___ DOCUMENT SEGMENT ___

# Notter School of Pastry



## cookiejar (Feb 13, 2006)

I'm seriously considering going to the sugar class Chef Notter has in Orlando and would like to hear from anyone who's been or has heard from anyone who's been. I'd love to learn the basics but can't find anyone in the Phoenix area.


----------



## panini (Jul 28, 2001)

cookiejar,
I took some classes from the Notters yrs. ago probably before you were born.
I know Chrose has also
He is a master. You can't look at the money part. It's all reletive.
I'm curious to your background. Are you skilled in the pastry area? Is this something to enhance your career? Is this just somethiing exciting to do?
I'm asking because of your profile. I think if you wanted to take something interesting and cool, you might look at chocolate also. It is less forgiving and something you could do at home. Not that you could'nt do sugar at home.
I don't know, it will be interesting to here from others.
pan
Sorry Joyce, I did not put 2 and 2 together. If your going to take a class, why not his. You won't regret it.


----------



## chrose (Nov 20, 2000)

Whatever your motivations are if you can afford to go, go! It's an amazing experience to watch Ewald do in 5 minutes, what it takes everyone else hours to do. I was lucky in that I lived a coupe of miles from Ewald in Maryland and took all his Chocolate, Sugar and Cake classes that he offered so I have basic as well as advanced certificates from him. I was also lucky enough to be privy to the Swiss triumvirate. The Chef I worked for Karl Meuller, Ewald and I knew the former White House Chef Henry Haller (a neighbor). All Swiss. So I got to watch them work and talk and help as Ewald would occcasionally be contracted by us to do pieces for caterings. It was amazing to see him whip up Beauty and the Beast figurines. I consider myself very lucky. Not to mention the fact that Ewald is a really, really nice guy!
So if you can swing it, do. It's one of those things that can't be replicated anywhere else.


----------



## ducky (Dec 28, 2003)

If you're looking for something in Phoenix, you know Notter will be teaching at the World Pastry Forum in Phoenix this summer, right?
http://www.worldpastryforum.com/demonstration.htm


----------



## cape chef (Jul 31, 2000)

___ DATA SHOWN ___

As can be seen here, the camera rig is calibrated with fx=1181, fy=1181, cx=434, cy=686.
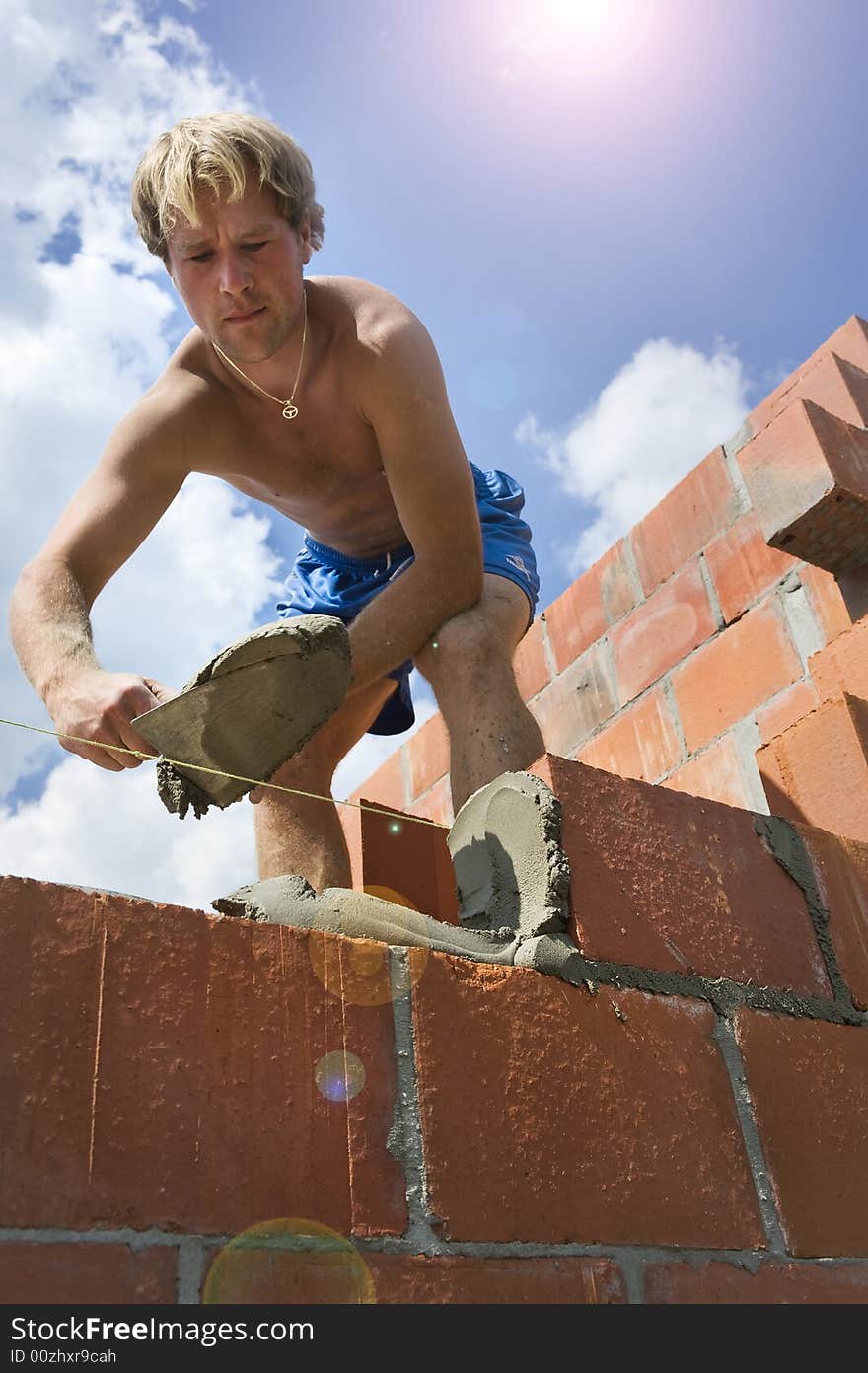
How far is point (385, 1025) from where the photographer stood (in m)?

___

:: LIST OF TASKS ::
A) In the Notter School of Pastry thread, who does chrose name as the former White House chef who was a neighbor?
B) Print the part of the Notter School of Pastry thread starting at "I don't know, it" and ending at "(Nov 20, 2000)".

:: EXPECTED RESULTS ::
A) Henry Haller

B)
I don't know, it will be interesting to here from others.
pan
Sorry Joyce, I did not put 2 and 2 together. If your going to take a class, why not his. You won't regret it.


----------



## chrose (Nov 20, 2000)